TEXTO PROPUESTO

▼

En muchas ocasiones, cuando hablamos con farmacias sobre la implantación de servicios privados, surge siempre la misma pregunta:
“¿Cuánto tiempo voy a tardar en rentabilizar el servicio?”
Y la respuesta es clara y honesta:
depende de cuánto se trabaje el servicio.
Porque un dispositivo, por sí solo, no genera rentabilidad.
Si se adquiere un equipo para dejarlo en un rincón y no integrarlo en la actividad diaria de la farmacia, no se rentabiliza nunca. Solo tiene sentido cuando hay un profesional que lo utiliza, lo explica, acompaña al paciente y genera intervención real.
Precisamente por esta realidad, hemos decidido cambiar el modelo de negocio dirigido a farmacias.
👉 La farmacia no tendrá que adquirir el dispositivo.
👉 La farmacia podrá ofrecer el servicio igualmente a sus clientes.
👉 El servicio se prestará mediante un profesional especializado que acude a realizar la valoración y la intervención.
De este modo, la farmacia elimina riesgos, no realiza inversión en equipamiento y se centra en lo verdaderamente importante: ofrecer un servicio de salud de alto valor a sus clientes.
Eso sí, hay algo que no cambia y es fundamental dejarlo claro:
🔹 Los servicios privados siempre se cobrarán por la intervención profesional, es decir, por el tiempo, el conocimiento y el acompañamiento que recibe la persona durante la valoración y la actuación posterior.
Porque el valor no está en el dispositivo.
El valor está en el servicio, en la intervención y en el profesional que acompaña al paciente.

▲

DATOS PARA REVISAR
▼

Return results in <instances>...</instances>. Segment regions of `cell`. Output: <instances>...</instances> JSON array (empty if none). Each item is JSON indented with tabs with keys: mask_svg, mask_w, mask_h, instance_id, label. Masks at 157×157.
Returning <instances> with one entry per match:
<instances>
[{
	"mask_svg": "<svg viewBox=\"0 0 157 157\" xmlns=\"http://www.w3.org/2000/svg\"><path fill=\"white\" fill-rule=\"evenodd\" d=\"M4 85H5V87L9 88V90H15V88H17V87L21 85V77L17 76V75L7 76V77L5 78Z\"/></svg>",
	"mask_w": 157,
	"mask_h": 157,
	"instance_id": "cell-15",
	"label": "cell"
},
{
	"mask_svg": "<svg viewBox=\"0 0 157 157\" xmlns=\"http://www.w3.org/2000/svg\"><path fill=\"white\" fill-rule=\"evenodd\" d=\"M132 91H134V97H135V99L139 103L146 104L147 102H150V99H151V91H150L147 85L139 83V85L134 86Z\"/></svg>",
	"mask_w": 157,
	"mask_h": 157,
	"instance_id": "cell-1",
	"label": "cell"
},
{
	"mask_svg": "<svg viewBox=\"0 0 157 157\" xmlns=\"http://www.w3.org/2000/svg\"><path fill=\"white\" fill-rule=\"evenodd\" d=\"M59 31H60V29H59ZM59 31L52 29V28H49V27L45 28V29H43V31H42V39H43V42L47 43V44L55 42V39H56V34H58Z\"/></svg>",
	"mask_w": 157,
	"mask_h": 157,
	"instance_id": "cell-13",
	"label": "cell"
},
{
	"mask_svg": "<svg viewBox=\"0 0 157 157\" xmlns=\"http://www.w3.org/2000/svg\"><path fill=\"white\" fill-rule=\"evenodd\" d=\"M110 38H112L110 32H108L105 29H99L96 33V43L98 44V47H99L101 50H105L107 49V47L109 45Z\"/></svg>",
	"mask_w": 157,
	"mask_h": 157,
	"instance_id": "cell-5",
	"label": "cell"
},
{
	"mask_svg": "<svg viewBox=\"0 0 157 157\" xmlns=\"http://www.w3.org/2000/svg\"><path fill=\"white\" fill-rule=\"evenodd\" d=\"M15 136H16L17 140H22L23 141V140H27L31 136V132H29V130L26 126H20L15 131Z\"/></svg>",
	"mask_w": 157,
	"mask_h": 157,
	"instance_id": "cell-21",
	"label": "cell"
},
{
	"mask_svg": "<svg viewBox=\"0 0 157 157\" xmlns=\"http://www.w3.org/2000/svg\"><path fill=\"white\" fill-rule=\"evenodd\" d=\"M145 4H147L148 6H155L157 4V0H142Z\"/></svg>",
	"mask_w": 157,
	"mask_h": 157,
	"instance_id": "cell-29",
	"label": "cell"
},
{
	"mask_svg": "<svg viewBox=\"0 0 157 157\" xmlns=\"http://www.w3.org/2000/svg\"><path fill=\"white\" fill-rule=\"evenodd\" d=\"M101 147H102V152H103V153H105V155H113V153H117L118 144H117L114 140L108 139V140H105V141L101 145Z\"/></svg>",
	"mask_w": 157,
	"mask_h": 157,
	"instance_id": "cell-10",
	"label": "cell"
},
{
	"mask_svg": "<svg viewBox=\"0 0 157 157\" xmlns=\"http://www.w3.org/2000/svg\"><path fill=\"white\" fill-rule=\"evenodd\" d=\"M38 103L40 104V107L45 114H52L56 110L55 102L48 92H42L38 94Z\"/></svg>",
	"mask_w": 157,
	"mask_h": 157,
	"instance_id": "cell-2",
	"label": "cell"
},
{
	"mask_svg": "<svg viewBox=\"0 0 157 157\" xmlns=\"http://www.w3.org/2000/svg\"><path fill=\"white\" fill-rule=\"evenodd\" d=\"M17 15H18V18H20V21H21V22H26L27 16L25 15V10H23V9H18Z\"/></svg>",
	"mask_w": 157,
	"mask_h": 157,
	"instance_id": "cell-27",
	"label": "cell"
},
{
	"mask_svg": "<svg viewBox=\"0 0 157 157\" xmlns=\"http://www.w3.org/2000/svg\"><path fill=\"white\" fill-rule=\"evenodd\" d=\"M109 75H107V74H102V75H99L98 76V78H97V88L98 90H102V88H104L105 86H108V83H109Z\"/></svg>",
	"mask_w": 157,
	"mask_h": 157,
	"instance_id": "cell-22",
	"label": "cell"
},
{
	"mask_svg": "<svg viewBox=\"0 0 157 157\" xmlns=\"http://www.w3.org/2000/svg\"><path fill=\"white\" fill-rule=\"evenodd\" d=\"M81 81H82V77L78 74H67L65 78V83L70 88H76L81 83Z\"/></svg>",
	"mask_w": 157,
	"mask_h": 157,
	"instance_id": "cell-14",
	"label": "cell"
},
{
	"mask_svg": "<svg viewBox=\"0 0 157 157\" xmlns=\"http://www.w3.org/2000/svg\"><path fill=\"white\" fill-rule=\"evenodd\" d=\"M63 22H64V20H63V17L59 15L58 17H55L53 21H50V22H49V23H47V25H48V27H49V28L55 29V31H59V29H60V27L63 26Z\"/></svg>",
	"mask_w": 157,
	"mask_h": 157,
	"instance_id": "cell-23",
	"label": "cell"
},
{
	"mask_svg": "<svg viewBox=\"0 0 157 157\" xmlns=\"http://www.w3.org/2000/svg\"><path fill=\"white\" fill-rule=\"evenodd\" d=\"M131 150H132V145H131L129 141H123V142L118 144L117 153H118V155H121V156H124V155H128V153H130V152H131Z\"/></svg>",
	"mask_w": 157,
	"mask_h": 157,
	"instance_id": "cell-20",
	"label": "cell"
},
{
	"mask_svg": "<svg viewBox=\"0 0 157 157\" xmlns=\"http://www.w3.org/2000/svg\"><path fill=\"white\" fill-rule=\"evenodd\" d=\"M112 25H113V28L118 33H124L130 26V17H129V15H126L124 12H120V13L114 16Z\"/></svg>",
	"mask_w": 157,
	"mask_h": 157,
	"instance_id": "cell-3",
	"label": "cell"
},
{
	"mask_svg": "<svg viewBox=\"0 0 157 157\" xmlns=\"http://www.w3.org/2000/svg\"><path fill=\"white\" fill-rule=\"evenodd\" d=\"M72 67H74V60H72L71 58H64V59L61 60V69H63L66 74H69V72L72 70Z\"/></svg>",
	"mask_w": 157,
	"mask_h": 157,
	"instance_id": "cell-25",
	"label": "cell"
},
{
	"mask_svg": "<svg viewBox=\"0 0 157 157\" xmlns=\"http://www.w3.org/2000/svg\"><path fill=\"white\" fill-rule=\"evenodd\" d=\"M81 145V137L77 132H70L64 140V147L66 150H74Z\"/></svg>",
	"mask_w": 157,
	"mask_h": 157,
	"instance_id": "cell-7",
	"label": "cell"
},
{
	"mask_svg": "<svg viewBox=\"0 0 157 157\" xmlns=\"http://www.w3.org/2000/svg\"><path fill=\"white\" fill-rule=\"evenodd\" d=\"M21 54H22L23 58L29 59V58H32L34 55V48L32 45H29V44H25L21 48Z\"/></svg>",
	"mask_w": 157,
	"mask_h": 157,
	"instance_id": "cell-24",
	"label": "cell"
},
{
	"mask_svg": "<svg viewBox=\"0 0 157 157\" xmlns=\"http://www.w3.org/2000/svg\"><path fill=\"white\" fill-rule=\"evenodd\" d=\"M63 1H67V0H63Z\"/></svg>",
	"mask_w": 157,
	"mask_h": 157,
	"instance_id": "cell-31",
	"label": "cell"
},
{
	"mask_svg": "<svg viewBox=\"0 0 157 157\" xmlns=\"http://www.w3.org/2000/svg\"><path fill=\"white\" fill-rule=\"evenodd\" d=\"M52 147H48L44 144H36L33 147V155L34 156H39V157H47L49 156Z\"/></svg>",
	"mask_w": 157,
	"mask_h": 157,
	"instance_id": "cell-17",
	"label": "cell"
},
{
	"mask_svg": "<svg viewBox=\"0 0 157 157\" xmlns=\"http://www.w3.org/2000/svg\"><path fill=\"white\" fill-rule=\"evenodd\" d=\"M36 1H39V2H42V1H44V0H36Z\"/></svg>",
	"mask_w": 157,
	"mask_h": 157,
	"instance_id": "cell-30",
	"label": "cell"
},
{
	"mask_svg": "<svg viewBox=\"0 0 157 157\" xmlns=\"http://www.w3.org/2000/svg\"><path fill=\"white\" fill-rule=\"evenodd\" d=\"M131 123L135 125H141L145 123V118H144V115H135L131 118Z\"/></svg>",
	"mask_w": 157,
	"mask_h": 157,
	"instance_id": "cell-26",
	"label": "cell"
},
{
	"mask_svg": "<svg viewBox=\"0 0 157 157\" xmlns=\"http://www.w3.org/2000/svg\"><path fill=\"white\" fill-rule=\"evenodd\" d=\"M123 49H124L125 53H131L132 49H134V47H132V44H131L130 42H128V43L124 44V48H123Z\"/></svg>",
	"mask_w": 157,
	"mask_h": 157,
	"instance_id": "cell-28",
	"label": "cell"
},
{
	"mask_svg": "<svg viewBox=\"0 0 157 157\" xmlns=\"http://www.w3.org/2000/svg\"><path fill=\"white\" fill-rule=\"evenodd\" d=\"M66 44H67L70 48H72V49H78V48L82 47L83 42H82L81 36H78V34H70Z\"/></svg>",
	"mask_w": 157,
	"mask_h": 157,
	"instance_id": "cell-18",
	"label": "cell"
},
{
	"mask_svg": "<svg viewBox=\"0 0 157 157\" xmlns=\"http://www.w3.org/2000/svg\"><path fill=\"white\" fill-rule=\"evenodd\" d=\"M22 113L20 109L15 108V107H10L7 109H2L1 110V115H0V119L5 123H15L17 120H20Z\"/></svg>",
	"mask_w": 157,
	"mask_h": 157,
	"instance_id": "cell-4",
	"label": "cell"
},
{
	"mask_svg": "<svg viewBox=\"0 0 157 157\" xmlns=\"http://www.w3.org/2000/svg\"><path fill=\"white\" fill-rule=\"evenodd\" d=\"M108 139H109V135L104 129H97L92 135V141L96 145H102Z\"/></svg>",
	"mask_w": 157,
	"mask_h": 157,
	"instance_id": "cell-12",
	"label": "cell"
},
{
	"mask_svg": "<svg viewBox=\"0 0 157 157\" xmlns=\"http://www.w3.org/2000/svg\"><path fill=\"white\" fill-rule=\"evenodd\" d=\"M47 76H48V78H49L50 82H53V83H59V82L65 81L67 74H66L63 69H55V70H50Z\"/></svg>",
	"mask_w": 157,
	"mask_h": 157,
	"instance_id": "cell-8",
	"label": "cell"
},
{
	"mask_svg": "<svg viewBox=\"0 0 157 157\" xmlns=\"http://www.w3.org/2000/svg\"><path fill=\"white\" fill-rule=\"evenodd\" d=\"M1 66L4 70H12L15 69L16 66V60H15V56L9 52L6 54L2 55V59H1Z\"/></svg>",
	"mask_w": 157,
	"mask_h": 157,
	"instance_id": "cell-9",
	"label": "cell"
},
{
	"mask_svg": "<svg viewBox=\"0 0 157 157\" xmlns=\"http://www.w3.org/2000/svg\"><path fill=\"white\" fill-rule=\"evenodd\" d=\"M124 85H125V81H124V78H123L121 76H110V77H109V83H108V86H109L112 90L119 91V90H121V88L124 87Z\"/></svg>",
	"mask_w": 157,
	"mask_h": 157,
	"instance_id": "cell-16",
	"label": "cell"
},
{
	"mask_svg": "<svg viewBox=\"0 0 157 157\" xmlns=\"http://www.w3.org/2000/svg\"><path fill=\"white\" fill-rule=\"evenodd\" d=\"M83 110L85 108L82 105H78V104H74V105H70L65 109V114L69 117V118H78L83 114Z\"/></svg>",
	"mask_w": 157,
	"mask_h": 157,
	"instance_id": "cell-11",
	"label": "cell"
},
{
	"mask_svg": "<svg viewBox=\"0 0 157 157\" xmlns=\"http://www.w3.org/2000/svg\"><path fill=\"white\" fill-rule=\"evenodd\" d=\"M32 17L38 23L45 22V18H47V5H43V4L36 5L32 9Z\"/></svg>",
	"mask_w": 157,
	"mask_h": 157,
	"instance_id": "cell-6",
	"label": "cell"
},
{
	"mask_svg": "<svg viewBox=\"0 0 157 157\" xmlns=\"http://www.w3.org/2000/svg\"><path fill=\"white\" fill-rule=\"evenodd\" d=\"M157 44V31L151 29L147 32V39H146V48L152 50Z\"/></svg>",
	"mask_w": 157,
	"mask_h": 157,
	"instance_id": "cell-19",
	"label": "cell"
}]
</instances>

▲

ACTIVIDADES
**1)** Di si cada afirmación coincide con el texto sobre los servicios privados en farmacias y cita las palabras que lo deciden.
(a) Con el nuevo modelo, la farmacia debe comprar el dispositivo.
(b) Los servicios privados se cobrarán por la intervención profesional.
(c) Un dispositivo genera rentabilidad por sí solo.
**2)** Responde brevemente según el texto sobre los servicios privados en farmacias.
(a) ¿De qué depende el tiempo que se tarda en rentabilizar el servicio?
(b) ¿Quién prestará el servicio en el nuevo modelo?
(c) ¿Dónde está el valor, según las últimas líneas?
Las entradas no hacen falta para resolver estas actividades.

SOLUCIONES
**1)**
(a) No: "La farmacia no tendrá que adquirir el dispositivo."
(b) Sí: "Los servicios privados siempre se cobrarán por la intervención profesional"
(c) No: "un dispositivo, por sí solo, no genera rentabilidad."

**2)**
(a) Depende de cuánto se trabaje el servicio.
(b) Lo prestará un profesional especializado que acude a realizar la valoración y la intervención.
(c) Está en el servicio, en la intervención y en el profesional que acompaña al paciente.